What needs to be done =>
Every entry gets copied exactly. No images go into the copy.

Extracted information =>
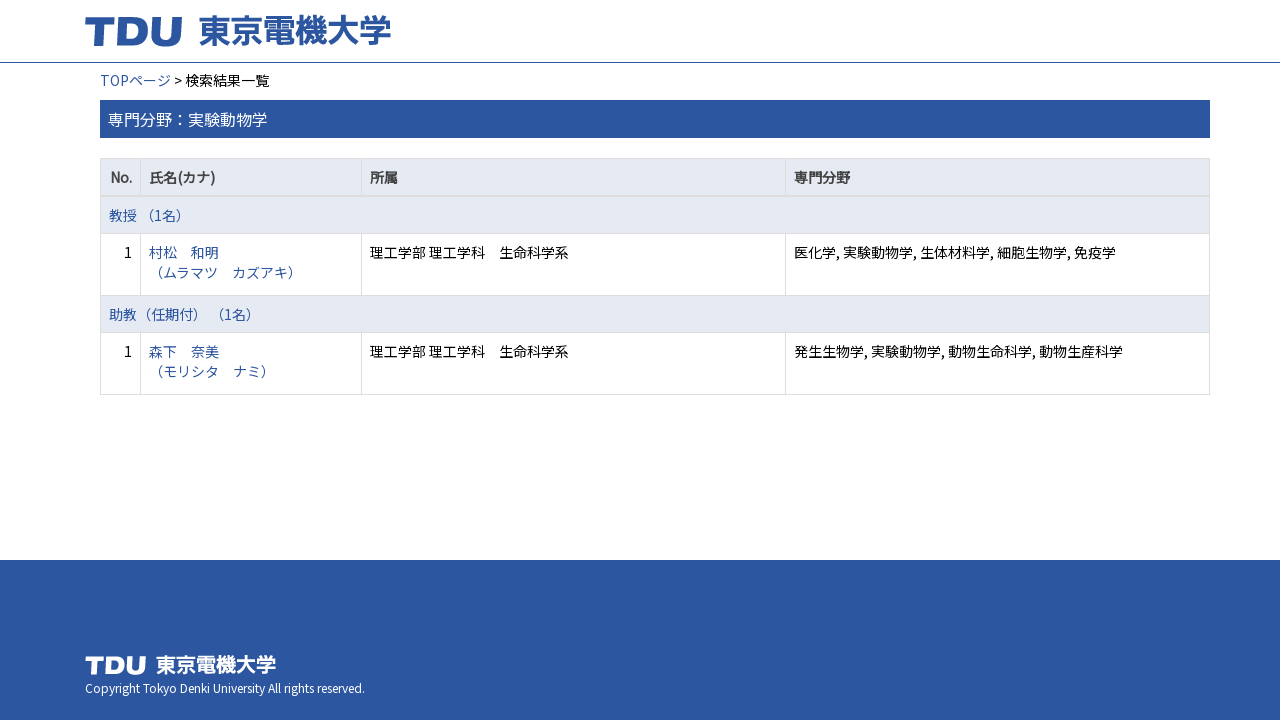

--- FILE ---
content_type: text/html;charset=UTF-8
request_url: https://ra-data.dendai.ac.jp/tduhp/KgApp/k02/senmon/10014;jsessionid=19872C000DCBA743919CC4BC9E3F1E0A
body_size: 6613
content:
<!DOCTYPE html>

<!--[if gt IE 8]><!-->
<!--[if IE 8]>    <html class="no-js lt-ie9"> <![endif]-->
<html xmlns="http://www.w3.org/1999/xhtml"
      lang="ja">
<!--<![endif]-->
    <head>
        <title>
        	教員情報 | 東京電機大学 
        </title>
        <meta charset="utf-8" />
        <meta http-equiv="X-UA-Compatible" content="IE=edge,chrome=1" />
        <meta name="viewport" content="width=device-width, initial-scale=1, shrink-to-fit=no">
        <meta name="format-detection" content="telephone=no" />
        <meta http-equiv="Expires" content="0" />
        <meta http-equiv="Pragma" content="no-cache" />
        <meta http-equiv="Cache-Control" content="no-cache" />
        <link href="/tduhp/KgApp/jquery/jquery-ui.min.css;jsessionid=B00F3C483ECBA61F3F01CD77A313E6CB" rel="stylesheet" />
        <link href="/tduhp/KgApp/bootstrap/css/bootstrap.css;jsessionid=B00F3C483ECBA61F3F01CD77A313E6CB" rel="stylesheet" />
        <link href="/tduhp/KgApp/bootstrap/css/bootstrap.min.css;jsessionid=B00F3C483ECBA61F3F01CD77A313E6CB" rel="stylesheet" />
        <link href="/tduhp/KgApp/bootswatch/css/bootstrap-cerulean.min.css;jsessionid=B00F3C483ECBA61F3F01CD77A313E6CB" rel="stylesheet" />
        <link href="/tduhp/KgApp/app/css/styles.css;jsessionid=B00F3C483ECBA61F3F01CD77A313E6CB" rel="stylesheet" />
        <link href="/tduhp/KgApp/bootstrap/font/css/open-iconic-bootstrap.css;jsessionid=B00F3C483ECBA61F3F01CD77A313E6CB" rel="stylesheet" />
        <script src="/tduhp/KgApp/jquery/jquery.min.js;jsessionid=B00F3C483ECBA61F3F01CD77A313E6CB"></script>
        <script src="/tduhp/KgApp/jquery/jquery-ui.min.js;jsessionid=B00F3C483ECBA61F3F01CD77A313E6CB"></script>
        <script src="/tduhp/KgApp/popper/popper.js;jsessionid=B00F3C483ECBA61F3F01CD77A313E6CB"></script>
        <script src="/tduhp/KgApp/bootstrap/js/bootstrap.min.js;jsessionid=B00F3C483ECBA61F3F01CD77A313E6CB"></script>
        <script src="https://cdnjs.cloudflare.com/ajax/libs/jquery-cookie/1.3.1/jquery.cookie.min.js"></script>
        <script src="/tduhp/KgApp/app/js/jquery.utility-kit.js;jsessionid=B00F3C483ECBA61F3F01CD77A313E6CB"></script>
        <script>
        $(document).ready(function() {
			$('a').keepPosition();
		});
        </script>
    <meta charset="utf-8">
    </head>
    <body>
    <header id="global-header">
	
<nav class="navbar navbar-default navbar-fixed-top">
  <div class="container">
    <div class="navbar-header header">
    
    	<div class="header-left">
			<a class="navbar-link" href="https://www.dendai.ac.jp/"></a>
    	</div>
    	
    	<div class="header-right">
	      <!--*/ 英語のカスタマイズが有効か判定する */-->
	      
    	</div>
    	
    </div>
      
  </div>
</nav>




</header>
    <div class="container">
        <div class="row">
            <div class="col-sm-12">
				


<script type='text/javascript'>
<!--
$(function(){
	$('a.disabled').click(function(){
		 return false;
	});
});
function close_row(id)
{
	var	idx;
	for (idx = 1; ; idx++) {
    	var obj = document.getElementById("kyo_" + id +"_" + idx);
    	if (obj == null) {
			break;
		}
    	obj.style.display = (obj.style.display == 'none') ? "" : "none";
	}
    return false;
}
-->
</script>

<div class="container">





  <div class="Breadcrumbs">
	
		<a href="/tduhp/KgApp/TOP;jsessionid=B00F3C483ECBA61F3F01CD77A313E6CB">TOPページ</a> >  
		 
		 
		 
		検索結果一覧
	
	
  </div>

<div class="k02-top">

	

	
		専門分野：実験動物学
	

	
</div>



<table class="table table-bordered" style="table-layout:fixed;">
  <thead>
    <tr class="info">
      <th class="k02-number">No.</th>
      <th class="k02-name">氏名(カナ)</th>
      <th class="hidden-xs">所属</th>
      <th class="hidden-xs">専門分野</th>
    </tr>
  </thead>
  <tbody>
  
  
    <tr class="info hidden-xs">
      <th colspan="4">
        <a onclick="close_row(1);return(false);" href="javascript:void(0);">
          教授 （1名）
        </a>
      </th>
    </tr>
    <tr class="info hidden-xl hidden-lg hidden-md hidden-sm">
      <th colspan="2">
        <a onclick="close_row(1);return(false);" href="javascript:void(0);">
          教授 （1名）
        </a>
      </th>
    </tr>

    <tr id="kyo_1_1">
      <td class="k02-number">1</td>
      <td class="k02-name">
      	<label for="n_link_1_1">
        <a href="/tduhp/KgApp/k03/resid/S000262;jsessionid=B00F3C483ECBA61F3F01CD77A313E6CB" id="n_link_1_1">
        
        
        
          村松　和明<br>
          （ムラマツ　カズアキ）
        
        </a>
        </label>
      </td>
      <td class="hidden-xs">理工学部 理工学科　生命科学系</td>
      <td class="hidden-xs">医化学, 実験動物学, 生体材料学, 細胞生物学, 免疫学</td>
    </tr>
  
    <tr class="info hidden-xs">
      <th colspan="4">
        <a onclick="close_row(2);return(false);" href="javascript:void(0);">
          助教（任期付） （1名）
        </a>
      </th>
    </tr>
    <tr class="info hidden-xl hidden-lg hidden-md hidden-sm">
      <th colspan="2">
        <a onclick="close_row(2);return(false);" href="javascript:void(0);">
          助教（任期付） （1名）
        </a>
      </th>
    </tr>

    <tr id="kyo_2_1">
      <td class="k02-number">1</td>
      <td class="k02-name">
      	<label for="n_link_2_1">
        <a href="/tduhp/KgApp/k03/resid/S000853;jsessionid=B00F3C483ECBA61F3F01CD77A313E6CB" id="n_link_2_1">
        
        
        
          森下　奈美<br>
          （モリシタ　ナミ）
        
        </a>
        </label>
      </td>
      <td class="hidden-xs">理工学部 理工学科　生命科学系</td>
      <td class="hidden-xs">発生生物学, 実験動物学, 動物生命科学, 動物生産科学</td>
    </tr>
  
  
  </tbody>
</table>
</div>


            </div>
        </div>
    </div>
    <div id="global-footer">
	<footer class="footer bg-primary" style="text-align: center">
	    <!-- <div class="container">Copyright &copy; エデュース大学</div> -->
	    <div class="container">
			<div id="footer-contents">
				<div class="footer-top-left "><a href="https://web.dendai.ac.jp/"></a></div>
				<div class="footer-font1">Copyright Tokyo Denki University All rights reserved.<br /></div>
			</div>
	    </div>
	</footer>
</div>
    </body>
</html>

The answer =>
--- FILE ---
content_type: text/html;charset=UTF-8
request_url: https://ra-data.dendai.ac.jp/tduhp/KgApp/k02/senmon/10014;jsessionid=19872C000DCBA743919CC4BC9E3F1E0A
body_size: 6613
content:
<!DOCTYPE html>

<!--[if gt IE 8]><!-->
<!--[if IE 8]>    <html class="no-js lt-ie9"> <![endif]-->
<html xmlns="http://www.w3.org/1999/xhtml"
      lang="ja">
<!--<![endif]-->
    <head>
        <title>
        	教員情報 | 東京電機大学 
        </title>
        <meta charset="utf-8" />
        <meta http-equiv="X-UA-Compatible" content="IE=edge,chrome=1" />
        <meta name="viewport" content="width=device-width, initial-scale=1, shrink-to-fit=no">
        <meta name="format-detection" content="telephone=no" />
        <meta http-equiv="Expires" content="0" />
        <meta http-equiv="Pragma" content="no-cache" />
        <meta http-equiv="Cache-Control" content="no-cache" />
        <link href="/tduhp/KgApp/jquery/jquery-ui.min.css;jsessionid=B00F3C483ECBA61F3F01CD77A313E6CB" rel="stylesheet" />
        <link href="/tduhp/KgApp/bootstrap/css/bootstrap.css;jsessionid=B00F3C483ECBA61F3F01CD77A313E6CB" rel="stylesheet" />
        <link href="/tduhp/KgApp/bootstrap/css/bootstrap.min.css;jsessionid=B00F3C483ECBA61F3F01CD77A313E6CB" rel="stylesheet" />
        <link href="/tduhp/KgApp/bootswatch/css/bootstrap-cerulean.min.css;jsessionid=B00F3C483ECBA61F3F01CD77A313E6CB" rel="stylesheet" />
        <link href="/tduhp/KgApp/app/css/styles.css;jsessionid=B00F3C483ECBA61F3F01CD77A313E6CB" rel="stylesheet" />
        <link href="/tduhp/KgApp/bootstrap/font/css/open-iconic-bootstrap.css;jsessionid=B00F3C483ECBA61F3F01CD77A313E6CB" rel="stylesheet" />
        <script src="/tduhp/KgApp/jquery/jquery.min.js;jsessionid=B00F3C483ECBA61F3F01CD77A313E6CB"></script>
        <script src="/tduhp/KgApp/jquery/jquery-ui.min.js;jsessionid=B00F3C483ECBA61F3F01CD77A313E6CB"></script>
        <script src="/tduhp/KgApp/popper/popper.js;jsessionid=B00F3C483ECBA61F3F01CD77A313E6CB"></script>
        <script src="/tduhp/KgApp/bootstrap/js/bootstrap.min.js;jsessionid=B00F3C483ECBA61F3F01CD77A313E6CB"></script>
        <script src="https://cdnjs.cloudflare.com/ajax/libs/jquery-cookie/1.3.1/jquery.cookie.min.js"></script>
        <script src="/tduhp/KgApp/app/js/jquery.utility-kit.js;jsessionid=B00F3C483ECBA61F3F01CD77A313E6CB"></script>
        <script>
        $(document).ready(function() {
			$('a').keepPosition();
		});
        </script>
    <meta charset="utf-8">
    </head>
    <body>
    <header id="global-header">
	
<nav class="navbar navbar-default navbar-fixed-top">
  <div class="container">
    <div class="navbar-header header">
    
    	<div class="header-left">
			<a class="navbar-link" href="https://www.dendai.ac.jp/"></a>
    	</div>
    	
    	<div class="header-right">
	      <!--*/ 英語のカスタマイズが有効か判定する */-->
	      
    	</div>
    	
    </div>
      
  </div>
</nav>




</header>
    <div class="container">
        <div class="row">
            <div class="col-sm-12">
				


<script type='text/javascript'>
<!--
$(function(){
	$('a.disabled').click(function(){
		 return false;
	});
});
function close_row(id)
{
	var	idx;
	for (idx = 1; ; idx++) {
    	var obj = document.getElementById("kyo_" + id +"_" + idx);
    	if (obj == null) {
			break;
		}
    	obj.style.display = (obj.style.display == 'none') ? "" : "none";
	}
    return false;
}
-->
</script>

<div class="container">





  <div class="Breadcrumbs">
	
		<a href="/tduhp/KgApp/TOP;jsessionid=B00F3C483ECBA61F3F01CD77A313E6CB">TOPページ</a> >  
		 
		 
		 
		検索結果一覧
	
	
  </div>

<div class="k02-top">

	

	
		専門分野：実験動物学
	

	
</div>



<table class="table table-bordered" style="table-layout:fixed;">
  <thead>
    <tr class="info">
      <th class="k02-number">No.</th>
      <th class="k02-name">氏名(カナ)</th>
      <th class="hidden-xs">所属</th>
      <th class="hidden-xs">専門分野</th>
    </tr>
  </thead>
  <tbody>
  
  
    <tr class="info hidden-xs">
      <th colspan="4">
        <a onclick="close_row(1);return(false);" href="javascript:void(0);">
          教授 （1名）
        </a>
      </th>
    </tr>
    <tr class="info hidden-xl hidden-lg hidden-md hidden-sm">
      <th colspan="2">
        <a onclick="close_row(1);return(false);" href="javascript:void(0);">
          教授 （1名）
        </a>
      </th>
    </tr>

    <tr id="kyo_1_1">
      <td class="k02-number">1</td>
      <td class="k02-name">
      	<label for="n_link_1_1">
        <a href="/tduhp/KgApp/k03/resid/S000262;jsessionid=B00F3C483ECBA61F3F01CD77A313E6CB" id="n_link_1_1">
        
        
        
          村松　和明<br>
          （ムラマツ　カズアキ）
        
        </a>
        </label>
      </td>
      <td class="hidden-xs">理工学部 理工学科　生命科学系</td>
      <td class="hidden-xs">医化学, 実験動物学, 生体材料学, 細胞生物学, 免疫学</td>
    </tr>
  
    <tr class="info hidden-xs">
      <th colspan="4">
        <a onclick="close_row(2);return(false);" href="javascript:void(0);">
          助教（任期付） （1名）
        </a>
      </th>
    </tr>
    <tr class="info hidden-xl hidden-lg hidden-md hidden-sm">
      <th colspan="2">
        <a onclick="close_row(2);return(false);" href="javascript:void(0);">
          助教（任期付） （1名）
        </a>
      </th>
    </tr>

    <tr id="kyo_2_1">
      <td class="k02-number">1</td>
      <td class="k02-name">
      	<label for="n_link_2_1">
        <a href="/tduhp/KgApp/k03/resid/S000853;jsessionid=B00F3C483ECBA61F3F01CD77A313E6CB" id="n_link_2_1">
        
        
        
          森下　奈美<br>
          （モリシタ　ナミ）
        
        </a>
        </label>
      </td>
      <td class="hidden-xs">理工学部 理工学科　生命科学系</td>
      <td class="hidden-xs">発生生物学, 実験動物学, 動物生命科学, 動物生産科学</td>
    </tr>
  
  
  </tbody>
</table>
</div>


            </div>
        </div>
    </div>
    <div id="global-footer">
	<footer class="footer bg-primary" style="text-align: center">
	    <!-- <div class="container">Copyright &copy; エデュース大学</div> -->
	    <div class="container">
			<div id="footer-contents">
				<div class="footer-top-left "><a href="https://web.dendai.ac.jp/"></a></div>
				<div class="footer-font1">Copyright Tokyo Denki University All rights reserved.<br /></div>
			</div>
	    </div>
	</footer>
</div>
    </body>
</html>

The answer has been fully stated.